Dataset rows
↓↓↓

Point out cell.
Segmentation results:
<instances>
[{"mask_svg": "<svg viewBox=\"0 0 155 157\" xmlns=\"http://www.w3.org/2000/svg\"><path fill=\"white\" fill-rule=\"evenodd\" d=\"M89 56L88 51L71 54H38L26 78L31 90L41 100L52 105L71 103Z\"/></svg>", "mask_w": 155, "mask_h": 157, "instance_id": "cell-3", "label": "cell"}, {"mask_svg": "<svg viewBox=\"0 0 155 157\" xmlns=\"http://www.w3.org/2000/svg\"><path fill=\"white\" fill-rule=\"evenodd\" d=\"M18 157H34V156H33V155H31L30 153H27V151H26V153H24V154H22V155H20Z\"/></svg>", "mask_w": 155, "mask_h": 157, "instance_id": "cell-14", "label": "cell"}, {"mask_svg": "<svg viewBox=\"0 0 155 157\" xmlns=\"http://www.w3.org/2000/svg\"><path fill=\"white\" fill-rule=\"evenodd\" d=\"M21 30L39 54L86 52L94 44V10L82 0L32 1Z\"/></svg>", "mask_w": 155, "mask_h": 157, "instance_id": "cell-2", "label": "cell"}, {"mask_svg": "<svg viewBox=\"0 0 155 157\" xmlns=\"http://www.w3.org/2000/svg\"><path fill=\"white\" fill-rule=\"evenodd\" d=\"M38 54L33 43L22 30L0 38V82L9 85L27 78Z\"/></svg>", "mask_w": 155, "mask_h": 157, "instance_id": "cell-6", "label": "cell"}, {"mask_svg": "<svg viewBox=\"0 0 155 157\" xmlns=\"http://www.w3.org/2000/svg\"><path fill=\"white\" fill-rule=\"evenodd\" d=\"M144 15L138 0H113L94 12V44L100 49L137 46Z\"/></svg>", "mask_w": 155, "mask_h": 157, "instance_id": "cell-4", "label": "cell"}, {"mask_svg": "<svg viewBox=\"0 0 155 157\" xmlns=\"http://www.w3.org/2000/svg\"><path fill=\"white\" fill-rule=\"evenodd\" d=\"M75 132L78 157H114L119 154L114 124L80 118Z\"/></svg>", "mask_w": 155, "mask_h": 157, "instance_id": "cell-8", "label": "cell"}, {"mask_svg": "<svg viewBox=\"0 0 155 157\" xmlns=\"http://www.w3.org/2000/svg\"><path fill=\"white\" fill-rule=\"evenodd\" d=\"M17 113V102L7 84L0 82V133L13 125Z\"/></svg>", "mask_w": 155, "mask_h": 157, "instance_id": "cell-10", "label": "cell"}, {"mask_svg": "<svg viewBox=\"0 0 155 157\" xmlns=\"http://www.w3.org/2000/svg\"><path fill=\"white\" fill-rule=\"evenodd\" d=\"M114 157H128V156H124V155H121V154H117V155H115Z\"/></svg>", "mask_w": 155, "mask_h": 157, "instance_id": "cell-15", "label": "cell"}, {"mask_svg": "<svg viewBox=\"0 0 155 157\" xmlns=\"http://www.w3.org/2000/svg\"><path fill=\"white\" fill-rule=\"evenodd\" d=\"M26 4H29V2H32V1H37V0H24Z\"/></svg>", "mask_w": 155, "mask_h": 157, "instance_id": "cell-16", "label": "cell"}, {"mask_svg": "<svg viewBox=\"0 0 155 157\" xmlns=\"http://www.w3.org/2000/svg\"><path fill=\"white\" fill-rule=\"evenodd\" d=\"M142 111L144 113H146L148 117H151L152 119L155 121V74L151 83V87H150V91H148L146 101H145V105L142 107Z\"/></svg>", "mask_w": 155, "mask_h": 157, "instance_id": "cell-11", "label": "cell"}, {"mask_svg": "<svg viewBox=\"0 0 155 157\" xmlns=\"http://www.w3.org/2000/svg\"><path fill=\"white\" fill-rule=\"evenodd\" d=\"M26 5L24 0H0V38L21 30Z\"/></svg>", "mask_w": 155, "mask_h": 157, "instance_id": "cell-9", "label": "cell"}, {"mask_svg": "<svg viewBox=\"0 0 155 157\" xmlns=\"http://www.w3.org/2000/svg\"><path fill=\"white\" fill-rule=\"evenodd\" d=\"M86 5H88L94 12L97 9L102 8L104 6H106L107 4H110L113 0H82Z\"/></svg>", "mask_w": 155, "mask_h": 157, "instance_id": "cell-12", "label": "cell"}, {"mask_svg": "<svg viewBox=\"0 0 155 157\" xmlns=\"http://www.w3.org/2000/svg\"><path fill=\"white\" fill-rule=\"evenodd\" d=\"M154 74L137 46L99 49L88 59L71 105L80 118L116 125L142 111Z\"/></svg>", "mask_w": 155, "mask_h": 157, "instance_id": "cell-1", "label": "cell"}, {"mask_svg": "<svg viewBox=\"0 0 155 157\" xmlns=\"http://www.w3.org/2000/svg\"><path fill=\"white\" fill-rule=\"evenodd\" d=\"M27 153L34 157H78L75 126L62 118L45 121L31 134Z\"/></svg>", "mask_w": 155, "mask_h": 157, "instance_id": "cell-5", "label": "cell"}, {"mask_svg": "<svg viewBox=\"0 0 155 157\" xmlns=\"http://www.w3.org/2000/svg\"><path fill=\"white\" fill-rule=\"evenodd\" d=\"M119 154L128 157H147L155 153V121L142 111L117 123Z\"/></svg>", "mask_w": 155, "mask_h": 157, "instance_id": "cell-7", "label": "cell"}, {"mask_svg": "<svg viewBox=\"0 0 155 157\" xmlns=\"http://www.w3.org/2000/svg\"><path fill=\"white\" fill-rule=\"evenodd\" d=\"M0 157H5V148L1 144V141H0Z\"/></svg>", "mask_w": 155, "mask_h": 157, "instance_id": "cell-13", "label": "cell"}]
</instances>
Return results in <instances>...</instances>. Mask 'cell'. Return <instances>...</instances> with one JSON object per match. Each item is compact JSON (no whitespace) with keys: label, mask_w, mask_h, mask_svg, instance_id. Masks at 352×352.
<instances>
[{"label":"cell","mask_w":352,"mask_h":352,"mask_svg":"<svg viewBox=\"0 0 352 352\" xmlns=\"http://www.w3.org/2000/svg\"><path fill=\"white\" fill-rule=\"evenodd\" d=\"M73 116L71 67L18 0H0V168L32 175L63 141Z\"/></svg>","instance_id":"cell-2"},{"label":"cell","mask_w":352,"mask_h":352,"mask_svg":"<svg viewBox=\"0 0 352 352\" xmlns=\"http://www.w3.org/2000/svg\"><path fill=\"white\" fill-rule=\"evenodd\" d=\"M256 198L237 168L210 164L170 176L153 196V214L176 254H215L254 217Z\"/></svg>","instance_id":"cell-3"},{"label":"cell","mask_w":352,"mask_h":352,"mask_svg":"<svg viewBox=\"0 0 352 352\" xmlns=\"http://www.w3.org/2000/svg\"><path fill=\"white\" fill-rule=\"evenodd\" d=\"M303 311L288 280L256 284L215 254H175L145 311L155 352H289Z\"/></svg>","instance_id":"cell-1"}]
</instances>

↑↑↑

Pick out every line of the entries above that contains the word "results", and copy each one in full.

Segmentation results:
Return results in <instances>...</instances>. Mask 'cell'. Return <instances>...</instances> with one JSON object per match. Each item is compact JSON (no whitespace) with keys: label, mask_w, mask_h, mask_svg, instance_id. Masks at 352×352.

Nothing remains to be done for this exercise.